Although I feel that this is true to some extent, the Hijab is not a tool that persuades men to consider women as their property. The western world has seemed to stereotype that woman are radicalized and forced to wear the Hijab. This is utterly untrue. Islam preaches that women must choose to wear the Hijab for themselves, and that they are responsible for their own actions. They should not be forced by anyone, as no one else should be responsible for the woman’s actions. Of course, every group has its fanatics, but it shouldn’t be the representing image for the whole group. Furthermore, Ms.
Meckes mentions that the Hijab is an unnecessary degrading practice of the past that Islam is spreading throughout the globe. The Hijab isn’t something that originated solely from Islam. Long before the rise of Islam, women wore veils that covered their heads as a sign of love and submission to God. Take in, for instance, the mother of Jesus, Mary. Upon all her portraits, she is wearing a veil covering her head. Muslims and Christians, who make up almost half of the population on Earth, have some sort of gratitude and appreciation towards the Hijab. Why is it so if the Hijab is the uniform of oppression?
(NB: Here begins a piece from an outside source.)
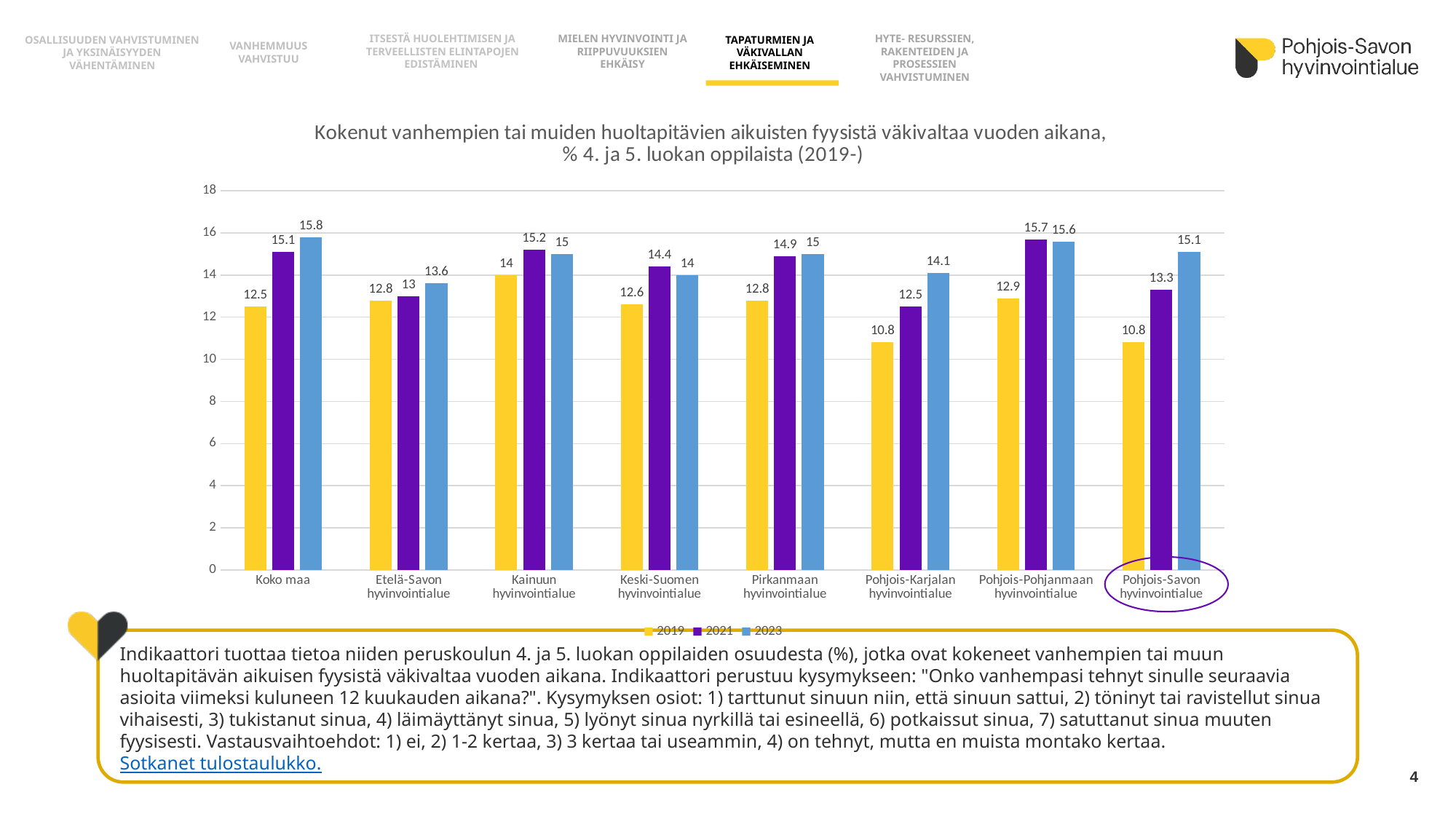
Which is larger for Kainuun hyvinvointialue, the 2021 value or the 2023 value? 2021 How many series does the legend list? 3 How many categories are shown on the x axis? 8 Which category has the lowest 2021 value? Pohjois-Karjalan hyvinvointialue What is the 2019 value for Koko maa? 12.5 What kind of chart is shown on the slide? bar chart What is the 2023 value for Pohjois-Savon hyvinvointialue? 15.1 Which category has the highest 2023 value? Koko maa What is the 2021 value for Pohjois-Pohjanmaan hyvinvointialue? 15.7 Is the 2019 value for Pohjois-Karjalan hyvinvointialue greater or less than 12? less What is the difference between the 2023 and 2019 values for Pohjois-Savon hyvinvointialue? 4.3 Do the values for Pohjois-Savon hyvinvointialue rise or fall from 2019 to 2023? rise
Why would half of the world’s population value a garment that oppresses and degrades a woman’s rights and freedoms? Hence, we cannot say that wearing Hijab is a degrading attribute for women and that Islam is infesting the world with this garment promoting a mockery of liberation. Thus, I disagree with Ms. Meckes describing the Hijab, as backwardness, submissiveness and degradation. How you choose to dress yourself shouldn’t be the main focal point of judgements that are passed on to you. Hijabs, and other garments similar to Hijabs such as Turbans, aren’t a way of oppression.
They’re also not just a piece of cloth that one has decided to cover him or herself with. They bear much more meaning behind them, and blindly claiming it as a sort of oppression, are just caused by lack of knowledge, confusion, or simply ignorance. Let me also condone to those cases in which the Hijab is forced upon women. The greatest gift we were given was the power of freewill. Claiming you are obeying the commands of God, by forcefully garmenting a woman with a Hijab, is ultimately defying God’s greatest gift, the right to have your own opinion.